KG:209:2022:5 Toegang verlenen tot kunstcentrum met immersieve werken

Aanleiding

Ondernemer X (hierna: X) verleent toegang tot een kunstcentrum. In de ruimtes worden audiovisuele werken tentoongesteld: het betreft projecties bestaande uit bewegend beeld op de wanden en vloeren en geluid, ook wel immersieve werken genoemd.

Bezoekers hebben geen vaste zit-/staplaats en zijn vrij om door de ruimtes te bewegen.

Vraag

Kan op het tegen vergoeding verlenen van toegang tot een kunstcentrum waar audiovisuele werken worden tentoongesteld het verlaagde tarief van Tabel I, onderdeel b, post 14, letter c, behorende bij de Wet op de omzetbelasting 1968 (hierna: post b-14-c) worden toegepast?

Antwoord

Ja, het verlaagde tarief van post b-14-c kan van toepassing zijn in de gegeven casus.

Een museum als bedoeld in post b-14-c, kan worden omschreven als een instelling die zich ten doel stelt het tentoonstellen, verzamelen en bewaren van een duurzaam samenhangende collectie van historisch, cultureel, wetenschappelijk en/of maatschappelijk belang en die de collectie aan het publiek tentoonstelt voor doeleinden van studie, educatie en cultureel genoegen.

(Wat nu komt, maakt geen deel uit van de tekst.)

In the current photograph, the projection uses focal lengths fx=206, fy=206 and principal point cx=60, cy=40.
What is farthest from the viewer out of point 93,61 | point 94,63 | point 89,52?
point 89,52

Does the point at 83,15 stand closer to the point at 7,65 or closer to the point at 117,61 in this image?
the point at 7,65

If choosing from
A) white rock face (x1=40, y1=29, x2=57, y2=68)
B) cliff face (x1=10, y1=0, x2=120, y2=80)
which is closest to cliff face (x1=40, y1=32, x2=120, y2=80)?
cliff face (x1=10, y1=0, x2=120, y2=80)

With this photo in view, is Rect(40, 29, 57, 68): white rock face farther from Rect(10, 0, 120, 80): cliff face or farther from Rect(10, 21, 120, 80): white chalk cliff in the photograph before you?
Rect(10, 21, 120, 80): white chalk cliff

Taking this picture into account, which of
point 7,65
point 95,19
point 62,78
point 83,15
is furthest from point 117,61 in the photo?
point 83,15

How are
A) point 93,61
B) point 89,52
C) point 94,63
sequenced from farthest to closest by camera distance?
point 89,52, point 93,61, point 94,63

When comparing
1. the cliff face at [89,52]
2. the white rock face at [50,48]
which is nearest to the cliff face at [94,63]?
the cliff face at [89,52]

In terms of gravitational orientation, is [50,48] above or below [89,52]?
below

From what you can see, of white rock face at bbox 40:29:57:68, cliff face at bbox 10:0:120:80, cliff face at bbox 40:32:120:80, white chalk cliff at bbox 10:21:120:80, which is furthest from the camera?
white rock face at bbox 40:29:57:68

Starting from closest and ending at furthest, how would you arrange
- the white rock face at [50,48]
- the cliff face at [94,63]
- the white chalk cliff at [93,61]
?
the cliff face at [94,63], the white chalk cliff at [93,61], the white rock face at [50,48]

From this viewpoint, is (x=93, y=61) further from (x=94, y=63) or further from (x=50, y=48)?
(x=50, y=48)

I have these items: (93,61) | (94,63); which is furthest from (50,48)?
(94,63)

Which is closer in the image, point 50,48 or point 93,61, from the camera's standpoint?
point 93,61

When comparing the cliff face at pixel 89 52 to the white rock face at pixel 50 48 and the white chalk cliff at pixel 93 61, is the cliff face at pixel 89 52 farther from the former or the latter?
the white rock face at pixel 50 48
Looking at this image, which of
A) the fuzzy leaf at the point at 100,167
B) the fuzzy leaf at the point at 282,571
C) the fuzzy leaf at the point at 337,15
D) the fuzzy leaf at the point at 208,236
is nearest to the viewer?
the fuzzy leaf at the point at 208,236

Naar spraakgebruik en maatschappelijke opvattingen kan eveneens onder een museum worden verstaan een kunstcentrum dat niet over een collectie fysieke voorwerpen beschikt, maar beschikt over een duurzame samenhangende collectie van audiovisuele of digitale werken met een historisch, cultureel, wetenschappelijk en/of maatschappelijk belang en die deze collectie verzamelt, bewaart, eventueel wetenschappelijk onderzoekt en  tentoonstelt voor doeleinden van studie, educatie en cultureel genoegen. De toets of sprake is van een museum zoals hiervoor bedoeld, vergt een weging van alle feiten en omstandigheden en is voorbehouden ter beoordeling aan de inspecteur.

Beschouwing

Op grond van post b-14 is – voor zover in casu relevant – naar het verlaagde btw-tarief belast:

"het verlenen van toegang tot: (…)

c. openbare musea of verzamelingen, daaronder begrepen nauw daarmee samenhangende leveringen van goederen, zoals catalogi, foto’s en fotokopieën; (...)"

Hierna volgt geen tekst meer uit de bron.